Text extract:

· · · · · · ·

Wednesday, February 6, 2013

A long overdue return to charming Collioures


Our goal today was to reach the French coastal town of Collioure in time for lunch. It is one of the lovely coastal towns on the Cote Vermeille, a short 5 kilometres north of Port Vendres. For some reason that remains a mystery, we don't ever get that far up the coast.

Once we arrived in town we walked along the beautiful, picturesque seafront and in the little lanes right behind, looking for lunch. We settled on a very popular bistro and managed to get a table outside. We opted for the menu of the day. The first course was a small bowl of very sweet mussels done in broth accompanied on the side by some local ham. My main course was huge shrimp and squid  with zucchini and carrots. Seamus had a fisherman's stew filled with shrimp, mussels, clams and sea bream, all on a bed of potatoes. It was huge. For dessert I had joujon, which is nougat ice cream with a chocolate dipped nougat biscuit topped with whipped cream. Not being a fan of cream, I scraped it away. Seamus had a scoop of citron and a scoop of coffee ice cream. The half pichet of local red wine was excellent. In fact it was so good that I now wish that I knew what it was.

· · · · · · ·

Exercises to complete:
[1] Decide whether each statement agrees with the Collioure post, answering yes or no and quoting the deciding words: (a) Collioure lies north of Port Vendres. (b) The writer and Seamus ate inside the bistro. (c) Seamus ordered citron and coffee ice cream for dessert.
[2] Answer these questions from the Collioure post:
(a) What was served as the first course?
(b) What is joujon?
(c) What wine did they drink with the meal?
Rely solely on the Collioure post for the answers.

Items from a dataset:
· · · · · · ·

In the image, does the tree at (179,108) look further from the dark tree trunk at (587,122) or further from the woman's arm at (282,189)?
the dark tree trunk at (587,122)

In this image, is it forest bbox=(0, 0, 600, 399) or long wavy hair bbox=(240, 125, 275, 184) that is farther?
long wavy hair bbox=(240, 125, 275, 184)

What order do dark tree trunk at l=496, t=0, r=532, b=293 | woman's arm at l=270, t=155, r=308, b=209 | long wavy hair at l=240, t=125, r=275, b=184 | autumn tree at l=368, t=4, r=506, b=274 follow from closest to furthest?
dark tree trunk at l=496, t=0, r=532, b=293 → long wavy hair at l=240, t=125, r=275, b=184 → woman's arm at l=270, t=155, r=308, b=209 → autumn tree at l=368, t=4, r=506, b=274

· · · · · · ·

Outputs:
[1]
(a) Yes: "a short 5 kilometres north of Port Vendres"
(b) No: "managed to get a table outside"
(c) Yes: "Seamus had a scoop of citron and a scoop of coffee ice cream"

[2]
(a) A small bowl of very sweet mussels in broth, with some local ham on the side.
(b) Nougat ice cream with a chocolate-dipped nougat biscuit, topped with whipped cream.
(c) A half pichet of local red wine.